* [WORK REQUEST]
Repeat each entry verbatim.

── ENTRIES SUPPLIED

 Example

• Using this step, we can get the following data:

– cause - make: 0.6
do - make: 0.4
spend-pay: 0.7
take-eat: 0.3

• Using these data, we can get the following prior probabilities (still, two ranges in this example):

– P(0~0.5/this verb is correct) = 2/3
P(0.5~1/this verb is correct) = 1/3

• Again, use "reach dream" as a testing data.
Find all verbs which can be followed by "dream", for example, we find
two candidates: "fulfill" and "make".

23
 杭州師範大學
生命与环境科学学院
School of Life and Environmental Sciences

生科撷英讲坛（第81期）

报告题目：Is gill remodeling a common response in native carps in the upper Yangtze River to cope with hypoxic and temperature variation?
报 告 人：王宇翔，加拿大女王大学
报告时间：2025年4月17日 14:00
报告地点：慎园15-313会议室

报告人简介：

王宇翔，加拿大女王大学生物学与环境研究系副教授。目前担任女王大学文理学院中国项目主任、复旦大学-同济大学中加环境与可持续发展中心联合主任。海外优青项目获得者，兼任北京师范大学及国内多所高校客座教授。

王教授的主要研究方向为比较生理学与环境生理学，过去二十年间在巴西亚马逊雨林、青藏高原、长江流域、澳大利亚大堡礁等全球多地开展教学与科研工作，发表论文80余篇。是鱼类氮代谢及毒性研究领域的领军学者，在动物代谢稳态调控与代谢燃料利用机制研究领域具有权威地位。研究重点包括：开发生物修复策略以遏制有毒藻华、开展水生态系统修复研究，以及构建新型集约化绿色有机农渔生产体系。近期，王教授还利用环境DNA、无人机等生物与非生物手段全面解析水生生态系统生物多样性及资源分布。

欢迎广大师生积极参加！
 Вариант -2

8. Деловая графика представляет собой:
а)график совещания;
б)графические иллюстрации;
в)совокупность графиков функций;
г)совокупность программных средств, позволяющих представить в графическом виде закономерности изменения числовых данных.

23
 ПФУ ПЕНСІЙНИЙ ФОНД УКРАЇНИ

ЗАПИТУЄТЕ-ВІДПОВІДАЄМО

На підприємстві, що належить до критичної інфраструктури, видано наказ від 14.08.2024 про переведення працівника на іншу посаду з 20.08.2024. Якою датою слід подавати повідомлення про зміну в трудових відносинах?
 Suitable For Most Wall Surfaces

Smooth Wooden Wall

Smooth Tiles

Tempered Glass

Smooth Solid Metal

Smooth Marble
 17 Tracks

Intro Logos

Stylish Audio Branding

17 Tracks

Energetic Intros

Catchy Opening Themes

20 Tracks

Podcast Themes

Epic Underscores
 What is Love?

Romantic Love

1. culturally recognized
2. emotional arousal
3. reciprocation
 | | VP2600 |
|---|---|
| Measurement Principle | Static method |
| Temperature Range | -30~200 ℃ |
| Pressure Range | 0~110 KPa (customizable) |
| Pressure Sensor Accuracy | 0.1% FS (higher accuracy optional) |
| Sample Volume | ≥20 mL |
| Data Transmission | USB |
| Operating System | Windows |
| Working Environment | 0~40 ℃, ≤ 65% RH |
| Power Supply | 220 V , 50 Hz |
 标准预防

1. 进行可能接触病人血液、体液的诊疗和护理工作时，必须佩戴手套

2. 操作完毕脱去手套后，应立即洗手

────

* [WRITTEN ANSWER]
 Example

• Using this step, we can get the following data:

– cause - make: 0.6
do - make: 0.4
spend-pay: 0.7
take-eat: 0.3

• Using these data, we can get the following prior probabilities (still, two ranges in this example):

– P(0~0.5/this verb is correct) = 2/3
P(0.5~1/this verb is correct) = 1/3

• Again, use "reach dream" as a testing data.
Find all verbs which can be followed by "dream", for example, we find
two candidates: "fulfill" and "make".

23
 杭州師範大學
生命与环境科学学院
School of Life and Environmental Sciences

生科撷英讲坛（第81期）

报告题目：Is gill remodeling a common response in native carps in the upper Yangtze River to cope with hypoxic and temperature variation?
报 告 人：王宇翔，加拿大女王大学
报告时间：2025年4月17日 14:00
报告地点：慎园15-313会议室

报告人简介：

王宇翔，加拿大女王大学生物学与环境研究系副教授。目前担任女王大学文理学院中国项目主任、复旦大学-同济大学中加环境与可持续发展中心联合主任。海外优青项目获得者，兼任北京师范大学及国内多所高校客座教授。

王教授的主要研究方向为比较生理学与环境生理学，过去二十年间在巴西亚马逊雨林、青藏高原、长江流域、澳大利亚大堡礁等全球多地开展教学与科研工作，发表论文80余篇。是鱼类氮代谢及毒性研究领域的领军学者，在动物代谢稳态调控与代谢燃料利用机制研究领域具有权威地位。研究重点包括：开发生物修复策略以遏制有毒藻华、开展水生态系统修复研究，以及构建新型集约化绿色有机农渔生产体系。近期，王教授还利用环境DNA、无人机等生物与非生物手段全面解析水生生态系统生物多样性及资源分布。

欢迎广大师生积极参加！
 Вариант -2

8. Деловая графика представляет собой:
а)график совещания;
б)графические иллюстрации;
в)совокупность графиков функций;
г)совокупность программных средств, позволяющих представить в графическом виде закономерности изменения числовых данных.

23
 ПФУ ПЕНСІЙНИЙ ФОНД УКРАЇНИ

ЗАПИТУЄТЕ-ВІДПОВІДАЄМО

На підприємстві, що належить до критичної інфраструктури, видано наказ від 14.08.2024 про переведення працівника на іншу посаду з 20.08.2024. Якою датою слід подавати повідомлення про зміну в трудових відносинах?
 Suitable For Most Wall Surfaces

Smooth Wooden Wall

Smooth Tiles

Tempered Glass

Smooth Solid Metal

Smooth Marble
 17 Tracks

Intro Logos

Stylish Audio Branding

17 Tracks

Energetic Intros

Catchy Opening Themes

20 Tracks

Podcast Themes

Epic Underscores
 What is Love?

Romantic Love

1. culturally recognized
2. emotional arousal
3. reciprocation
 | | VP2600 |
|---|---|
| Measurement Principle | Static method |
| Temperature Range | -30~200 ℃ |
| Pressure Range | 0~110 KPa (customizable) |
| Pressure Sensor Accuracy | 0.1% FS (higher accuracy optional) |
| Sample Volume | ≥20 mL |
| Data Transmission | USB |
| Operating System | Windows |
| Working Environment | 0~40 ℃, ≤ 65% RH |
| Power Supply | 220 V , 50 Hz |
 标准预防

1. 进行可能接触病人血液、体液的诊疗和护理工作时，必须佩戴手套

2. 操作完毕脱去手套后，应立即洗手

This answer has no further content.